I have a bucket with several folders, and inside each several files. I just want to list the .tsv
files inside those folders that contain the pattern"*report_filtered_count10"
in their name.
I can do:
aws s3 ls s3://<my bucket> --recursive
but not:
aws s3 ls s3://<my bucket>/*/*report_filtered_count10.tsv --recursive
My workaround has been to use aws sync
and then ls
locally, like this:
aws s3 sync s3://<my bucket>/ tsv_files --exclude '*' --include '*report_filtered_count10.tsv'
ls tsv_files/*/*.tsv
... and then parse the output.
I also tried this aws sync
nomenclature with aws ls
, but it does not work either:
aws s3 ls s3://<my bucket>/ --exclude '*' --include '*report_filtered_count10.tsv'
Unknown options: --exclude,*,--include,*report_filtered_count10.tsv
Any idea how to do this simple task? my desired output would be:
s3://<my bucket>/folder1/file1_report_filtered_count10.tsv
s3://<my bucket>/folder2/file2_report_filtered_count10.tsv
s3://<my bucket>/folder3/file3_report_filtered_count10.tsv
s3://<my bucket>/folder4/file4_report_filtered_count10.tsv
s3://<my bucket>/folder5/file5_report_filtered_count10.tsv
...
In my experience, the aws s3 ls
command can be quite limited(my opinion) in its filtering capabilities, and aws s3api
provides more flexibility. For a task like this one, I’ll utilize the aws s3api list-objects-v2
command combined with grep
and awk
.
So you can use aws s3api list-objects-v2
to get detailed information about the objects, which allows for more complex filtering. And that will look something like this :
aws s3api list-objects-v2 --bucket <my-bucket> --query 'Contents[?ends_with(Key, `.tsv`)]' --output text
This command lists all .tsv
files, but it does not filter them by your specific pattern yet.

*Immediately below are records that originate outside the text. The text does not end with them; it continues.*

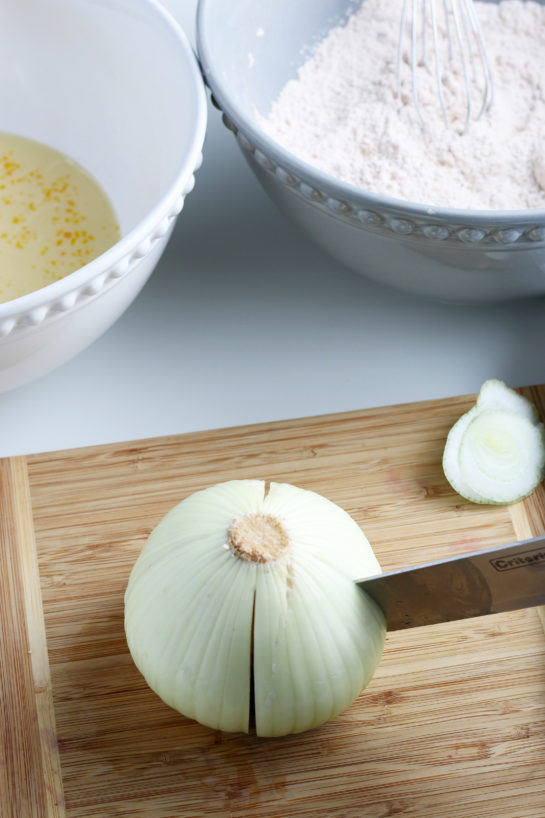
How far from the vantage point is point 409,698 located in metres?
0.96

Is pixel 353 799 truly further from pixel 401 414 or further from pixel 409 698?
pixel 401 414

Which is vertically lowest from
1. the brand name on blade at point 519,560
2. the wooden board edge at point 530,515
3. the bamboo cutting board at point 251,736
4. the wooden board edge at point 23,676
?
the wooden board edge at point 23,676

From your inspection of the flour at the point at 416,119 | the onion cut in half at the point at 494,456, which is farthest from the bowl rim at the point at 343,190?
the onion cut in half at the point at 494,456

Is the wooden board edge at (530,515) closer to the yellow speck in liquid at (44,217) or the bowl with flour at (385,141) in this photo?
the bowl with flour at (385,141)

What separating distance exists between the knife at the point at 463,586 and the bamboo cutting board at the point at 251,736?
4.2 inches

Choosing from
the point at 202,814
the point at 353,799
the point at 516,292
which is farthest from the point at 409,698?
the point at 516,292

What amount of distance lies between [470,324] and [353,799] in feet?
1.89

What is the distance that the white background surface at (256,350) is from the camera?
1153 millimetres

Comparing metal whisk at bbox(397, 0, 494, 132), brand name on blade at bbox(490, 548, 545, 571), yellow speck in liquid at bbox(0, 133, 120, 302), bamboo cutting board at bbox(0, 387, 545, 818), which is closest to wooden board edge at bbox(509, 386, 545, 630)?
bamboo cutting board at bbox(0, 387, 545, 818)

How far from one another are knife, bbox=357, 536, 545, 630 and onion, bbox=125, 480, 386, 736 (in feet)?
0.08

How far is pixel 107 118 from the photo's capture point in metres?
1.25

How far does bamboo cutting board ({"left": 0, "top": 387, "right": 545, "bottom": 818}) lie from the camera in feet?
2.99

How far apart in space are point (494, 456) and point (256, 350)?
312mm

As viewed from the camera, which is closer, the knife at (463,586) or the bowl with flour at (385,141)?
the knife at (463,586)
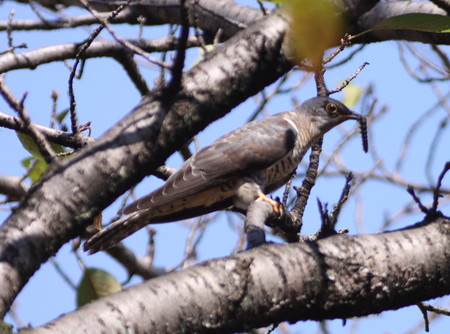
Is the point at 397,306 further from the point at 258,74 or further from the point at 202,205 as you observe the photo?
the point at 202,205

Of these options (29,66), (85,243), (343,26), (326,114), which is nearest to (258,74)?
(343,26)

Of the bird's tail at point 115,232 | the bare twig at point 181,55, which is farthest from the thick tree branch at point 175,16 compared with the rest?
the bare twig at point 181,55

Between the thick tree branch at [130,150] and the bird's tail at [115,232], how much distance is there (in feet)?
3.96

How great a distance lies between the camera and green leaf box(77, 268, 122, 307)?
2764 mm

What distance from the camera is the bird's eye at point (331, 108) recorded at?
472 centimetres

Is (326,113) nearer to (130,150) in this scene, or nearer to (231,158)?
(231,158)

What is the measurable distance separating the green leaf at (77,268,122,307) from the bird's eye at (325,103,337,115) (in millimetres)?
2450

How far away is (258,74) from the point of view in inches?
90.0

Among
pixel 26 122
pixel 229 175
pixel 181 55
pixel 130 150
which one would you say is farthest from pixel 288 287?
pixel 229 175

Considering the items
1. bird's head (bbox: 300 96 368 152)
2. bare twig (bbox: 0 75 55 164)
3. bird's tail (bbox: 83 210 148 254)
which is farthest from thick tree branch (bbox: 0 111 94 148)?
bird's head (bbox: 300 96 368 152)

Then you can pipe the output of the above command to grep
to filter files that contain the specific pattern "*report_filtered_count10":
aws s3api list-objects-v2 --bucket <your-bucket> --query 'Contents[?ends_with(Key, `.tsv`)].Key' --output text | grep 'report_filtered_count10'
And then to prepend the S3 bucket URL path to each line of the output, you can use awk
:
aws s3api list-objects-v2 --bucket <your-bucket> --query 'Contents[?ends_with(Key, `.tsv`)].Key' --output text | grep 'report_filtered_count10' | awk '{print "s3://<my-bucket>/" $0}'
So the full command will look like this :
aws s3api list-objects-v2 --bucket <your-bucket> --query 'Contents[?ends_with(Key, `.tsv`)].Key' --output text | grep 'report_filtered_count10' | awk '{print "s3://<my-bucket>/" $0}'
This command should produce the output your expect in the format:
s3://<your-bucket>/folder1/file1_report_filtered_count10.tsv
s3://<your-bucket>/folder2/file2_report_filtered_count10.tsv
s3://<your-bucket>/folder3/file3_report_filtered_count10.tsv
...
The use of --query
in the aws s3api list-objects-v2
command helps filter the objects on the client side, reducing the need for excessive local processing.
Hope this helps or at least you can take a cue from it.